Questions on the material
1 - In the article on the listeria class action lawsuit, recast the paragraph beginning "The lawsuit involves people" as a short bulleted list that keeps its main facts.
2 - Carry the article on the listeria class action lawsuit forward from its final sentence, under the heading "Company hit by recall."

Excerpt to read
British Columbia

Class action lawsuit launched over listeria outbreak

More than 1,100 people have signed up for a class action lawsuit by a Regina law firm against Maple Leaf Foods, seeking damages from a nationwide outbreak of listeriosis linked to the company's Toronto meat plant.

More than 1,100 people have signed up for a class action lawsuit by a Regina law firm against Maple Leaf Foods, seeking damages from a nationwide outbreak of listeriosis linked to the company's Toronto meat plant.

There are now 29 cases of listeriosis, including 15 deaths, linked to tainted meat from a Maple Leaf Foods meat-packing plant in Toronto, the Public Health Agency of Canada said Tuesday afternoon.

The Regina-based Merchant Law Group launched the class action in Ottawa on Monday. Lawyer Tony Merchant said he has a strong case. 

"I'm not just very confident. I'm all but positive that we will obtain appropriate compensation for people," Merchant said Tuesday.

The lawsuit involves people who have suffered illness, death, mental distress or financial losses as a result of the tainted meat and recall. The allegations have not been proven in court. Merchant said it would take about six months to determine if the class action would be certified by a judge.

If the certification is successful, the firm would then be the legal representative of anyone making a claim against Maple Leaf in connection with the outbreak of listeriosis, whether they sign on to the suit or not, said Merchant.

The case would then proceed to court or be settled in negotiations, and the compensation could be in the hundreds of millions of dollars, Merchant predicted. He said he anticipated many more people will join in the class action.

"I would never have guessed yesterday that we'd have 1,100 people contact us, and I think they'll find that there are bigger problems here than they'd expected," he said.

Merchant's firm has a track record with large class action lawsuits, having won six of the complex multimillion-dollar cases in recent years.

The firm made an estimated $40 million by representing about 10,000 former students of aboriginal residential schools in a class action lawsuit worth billions of dollars.

Company hit by recall

Maple Leaf Foods did not immediately return the CBC's request for an interview regarding the class action lawsuit.

Source data
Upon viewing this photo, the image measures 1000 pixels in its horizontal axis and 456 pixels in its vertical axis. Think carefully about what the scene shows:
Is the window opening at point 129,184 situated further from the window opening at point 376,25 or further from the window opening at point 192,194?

List of answers
1 -
- The suit covers people who suffered illness, death, mental distress or financial losses because of the tainted meat and the recall.
- The allegations have not been proven in court.
- Merchant said it would take about six months to learn whether a judge certifies the class action.

2 -
But the sweeping recall of products that came from the company's Toronto plant continues, and that alone is expected to cost Maple Leaf Foods more than $20 million.

Meanwhile, Maple Leaf shares have lost a quarter of their value since the recall was announced last week.

Over the weekend, it was confirmed that meat tainted with the bacterium Listeria monocytogenes processed at the company's Bartor Road plant in Toronto was the source of the outbreak of the food-borne illness.

On Monday, Maple Leaf upgraded a precautionary recall of 23 of its products issued last week to all 220 kinds of packaged meats from the plant.

Several other companies that use meat products from the Maple Leaf Foods plant have also voluntarily recalled some of their products:

  • Atlantic Prepared Foods Ltd. recalled its Irving, Sub Delicious and Needs brand sandwiches.
  • Metro Ontario Inc. pulled some of its Fresh 2 Go sandwiches from A & P and Dominion.
  • Lucerne Meats recalled some Mac's and Safeway sandwiches in Western Canada.
  • Royal Touch pulled its Shopsey's Reuben sandwiches.

Of the 15 deaths linked to the strain of listeria, most are in Ontario, but B.C., Saskatchewan and Quebec have also had one death each, the agency said.

The listeria strain was the underlying or contributing factor in six of the 15 fatalities while the deaths of the other nine patients, who had the bacterium in their system, are still under investigation to determine the exact cause, the federal Public Health Agency said.

Another 30 medical cases — in Alberta, Ontario and Quebec — are being examined for possible ties to the outbreak.